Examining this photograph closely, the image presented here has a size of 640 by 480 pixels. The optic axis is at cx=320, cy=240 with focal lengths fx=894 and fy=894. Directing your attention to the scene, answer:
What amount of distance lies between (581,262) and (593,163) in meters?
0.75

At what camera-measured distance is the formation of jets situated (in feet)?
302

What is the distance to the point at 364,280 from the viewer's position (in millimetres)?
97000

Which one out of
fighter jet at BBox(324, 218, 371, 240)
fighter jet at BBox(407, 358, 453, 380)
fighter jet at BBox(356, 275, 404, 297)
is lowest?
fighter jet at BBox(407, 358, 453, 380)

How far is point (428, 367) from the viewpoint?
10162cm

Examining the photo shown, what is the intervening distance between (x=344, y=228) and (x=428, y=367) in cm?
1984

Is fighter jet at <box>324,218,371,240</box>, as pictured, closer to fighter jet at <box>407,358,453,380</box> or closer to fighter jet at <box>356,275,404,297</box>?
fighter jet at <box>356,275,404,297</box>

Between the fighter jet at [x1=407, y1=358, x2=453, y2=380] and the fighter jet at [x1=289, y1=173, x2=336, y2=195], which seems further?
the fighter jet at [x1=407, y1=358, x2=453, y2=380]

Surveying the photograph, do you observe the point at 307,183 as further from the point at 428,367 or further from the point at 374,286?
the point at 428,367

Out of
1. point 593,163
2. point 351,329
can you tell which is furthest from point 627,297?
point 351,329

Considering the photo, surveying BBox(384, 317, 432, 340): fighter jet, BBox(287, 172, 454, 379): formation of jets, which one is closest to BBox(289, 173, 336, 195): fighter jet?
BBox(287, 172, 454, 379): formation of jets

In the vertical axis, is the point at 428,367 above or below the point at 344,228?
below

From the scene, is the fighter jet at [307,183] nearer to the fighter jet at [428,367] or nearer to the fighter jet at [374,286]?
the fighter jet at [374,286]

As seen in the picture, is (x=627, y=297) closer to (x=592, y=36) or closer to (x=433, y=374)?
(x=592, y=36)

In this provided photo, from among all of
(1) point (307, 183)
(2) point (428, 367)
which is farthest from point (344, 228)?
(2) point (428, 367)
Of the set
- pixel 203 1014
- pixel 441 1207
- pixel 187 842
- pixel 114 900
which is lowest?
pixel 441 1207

════════════════

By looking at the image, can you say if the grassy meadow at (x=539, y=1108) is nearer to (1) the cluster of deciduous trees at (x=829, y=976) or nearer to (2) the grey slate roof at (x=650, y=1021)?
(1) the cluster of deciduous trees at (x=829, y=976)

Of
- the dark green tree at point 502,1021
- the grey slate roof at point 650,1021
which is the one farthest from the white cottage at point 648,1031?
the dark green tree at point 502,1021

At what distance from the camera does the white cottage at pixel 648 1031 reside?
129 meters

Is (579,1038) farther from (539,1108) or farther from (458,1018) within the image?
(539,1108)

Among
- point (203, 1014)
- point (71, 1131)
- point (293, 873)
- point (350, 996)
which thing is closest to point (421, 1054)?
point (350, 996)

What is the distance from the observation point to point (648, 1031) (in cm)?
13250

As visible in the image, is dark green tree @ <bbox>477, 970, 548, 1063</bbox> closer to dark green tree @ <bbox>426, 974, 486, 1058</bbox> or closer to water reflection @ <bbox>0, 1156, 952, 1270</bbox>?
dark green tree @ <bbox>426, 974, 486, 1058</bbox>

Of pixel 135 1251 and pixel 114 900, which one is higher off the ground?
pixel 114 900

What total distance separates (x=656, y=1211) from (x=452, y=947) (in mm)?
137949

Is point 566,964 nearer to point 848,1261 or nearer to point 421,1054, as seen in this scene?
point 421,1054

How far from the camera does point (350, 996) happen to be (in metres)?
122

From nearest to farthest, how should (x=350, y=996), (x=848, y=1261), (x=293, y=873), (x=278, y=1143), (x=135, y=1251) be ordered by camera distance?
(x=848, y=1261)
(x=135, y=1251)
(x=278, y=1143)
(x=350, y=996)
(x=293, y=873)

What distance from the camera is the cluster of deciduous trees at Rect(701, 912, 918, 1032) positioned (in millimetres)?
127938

════════════════

What is being asked
From the records above, copy out only the lines that contain the string "jets". Treat uppercase and lowercase letters as different.

Answer to this exercise
At what camera-measured distance is the formation of jets situated (in feet)?
Considering the photo, surveying BBox(384, 317, 432, 340): fighter jet, BBox(287, 172, 454, 379): formation of jets, which one is closest to BBox(289, 173, 336, 195): fighter jet?
BBox(287, 172, 454, 379): formation of jets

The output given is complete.